### Task goal:
In the piece on the ignorance of arrogance among workers' comp insurers, what does the writer say has driven all the changes in the industry?

Document passage below:

The ignorance of arrogance

“If we didn’t come up with the idea, it isn’t worth considering.”

“That can’t be a good idea, we didn’t think of it.”

“Why would we listen to anyone from outside our company; we’re the biggest/best/most experienced/industry leader.”

Those are just three of the statements I’ve heard from large work comp insurers over the last two decades – all  from insurers who’ve fallen far from their glory days of market dominance. They may seem ignorant, or dumb, or even kind of funny – but they were real.

Sitting comfortably in leather chairs behind their nice desks, the men who made these statements were completely secure in their belief that their company, their way of doing things, their mindset and culture were completely infallible.

How wrong they were. As easy as it is for us to see that now is how impossible it was for them to see reality then. 

The next five years are going to bring profound changes to workers’ compensation, changes which – by definition – will make many of today’s business practices obsolete. It isn’t hyperbole to say that unless you completely revamp the processes, systems, technology applications, and metrics you use today, you’re toast tomorrow.

We are seeing that with Liberty’s progressive de-emphasis of workers’ comp. With the increasing outsourcing of claims functions to TPAs. With the rapid growth of what were relatively small players just a few years ago.

And that’s just the beginning.

All these changes have been driven by lower work comp claims frequency – that’s not new news to anyone. But hidden behind this is another major driver – the continued inability of major insurers to understand the business they are in.

End of Document passage.
Dataset extract below:

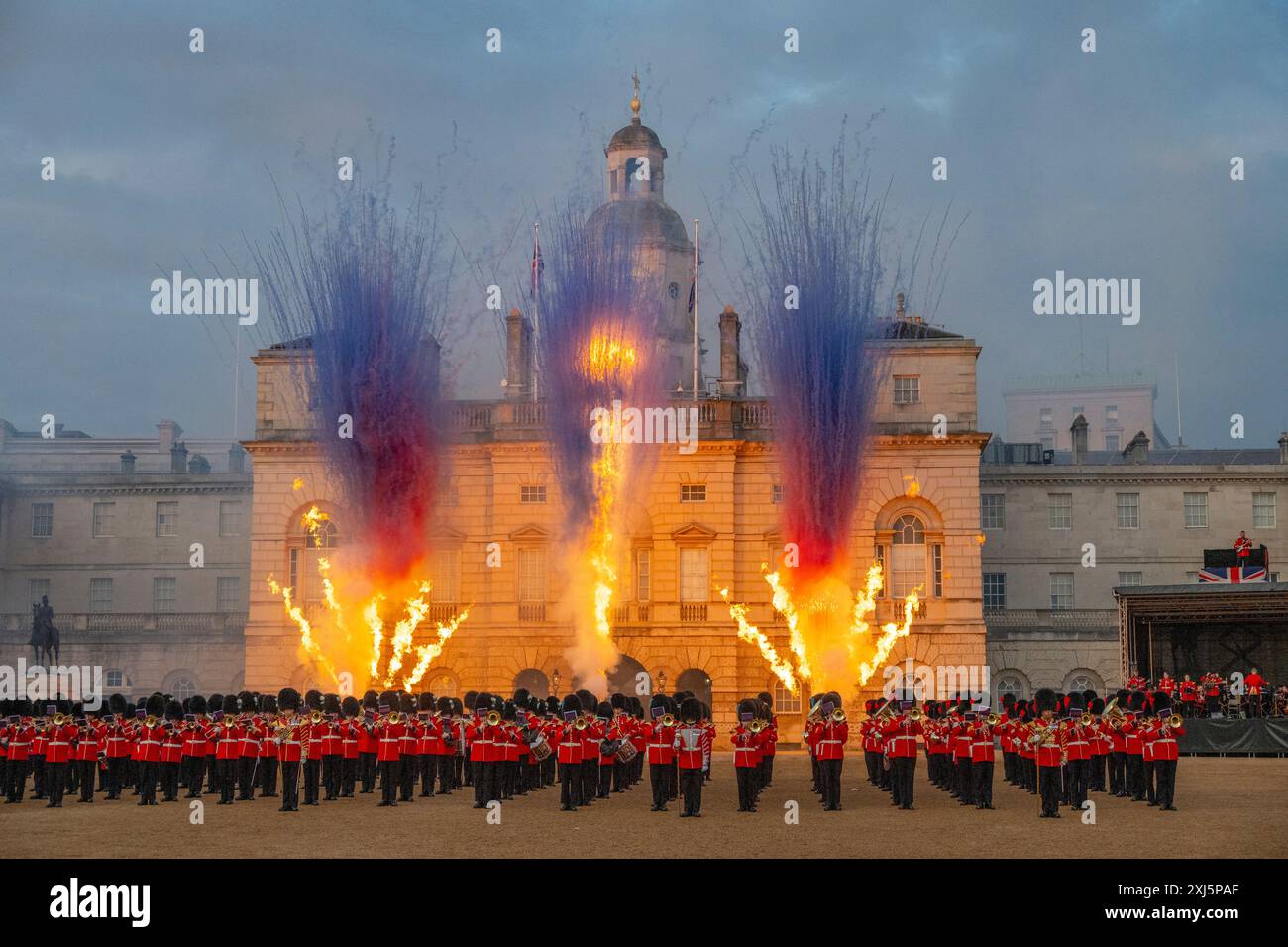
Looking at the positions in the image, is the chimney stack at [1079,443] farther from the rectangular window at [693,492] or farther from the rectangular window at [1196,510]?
the rectangular window at [693,492]

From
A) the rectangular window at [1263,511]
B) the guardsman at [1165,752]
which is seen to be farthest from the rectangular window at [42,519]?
the guardsman at [1165,752]

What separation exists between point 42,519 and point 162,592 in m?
6.23

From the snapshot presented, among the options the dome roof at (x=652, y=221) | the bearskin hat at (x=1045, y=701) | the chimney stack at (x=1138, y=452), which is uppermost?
the dome roof at (x=652, y=221)

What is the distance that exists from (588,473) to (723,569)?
603cm

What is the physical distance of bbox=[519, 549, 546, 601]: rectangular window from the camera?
53.9 m

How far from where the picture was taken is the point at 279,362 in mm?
55875

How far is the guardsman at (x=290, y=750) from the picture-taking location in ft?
89.6

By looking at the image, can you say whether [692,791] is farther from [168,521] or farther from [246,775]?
[168,521]

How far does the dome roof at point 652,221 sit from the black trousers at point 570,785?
4055cm

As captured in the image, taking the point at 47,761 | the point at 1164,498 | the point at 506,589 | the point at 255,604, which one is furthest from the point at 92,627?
the point at 1164,498

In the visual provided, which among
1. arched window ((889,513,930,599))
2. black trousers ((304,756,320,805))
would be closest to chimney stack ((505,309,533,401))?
arched window ((889,513,930,599))

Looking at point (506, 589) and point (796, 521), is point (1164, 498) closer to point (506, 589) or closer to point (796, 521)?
point (796, 521)

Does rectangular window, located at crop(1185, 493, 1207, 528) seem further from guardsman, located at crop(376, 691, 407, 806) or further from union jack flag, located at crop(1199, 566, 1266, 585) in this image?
guardsman, located at crop(376, 691, 407, 806)

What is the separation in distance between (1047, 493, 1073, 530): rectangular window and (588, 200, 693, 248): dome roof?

End of Dataset extract.

### Solution to the exercise:
Lower work comp claims frequency.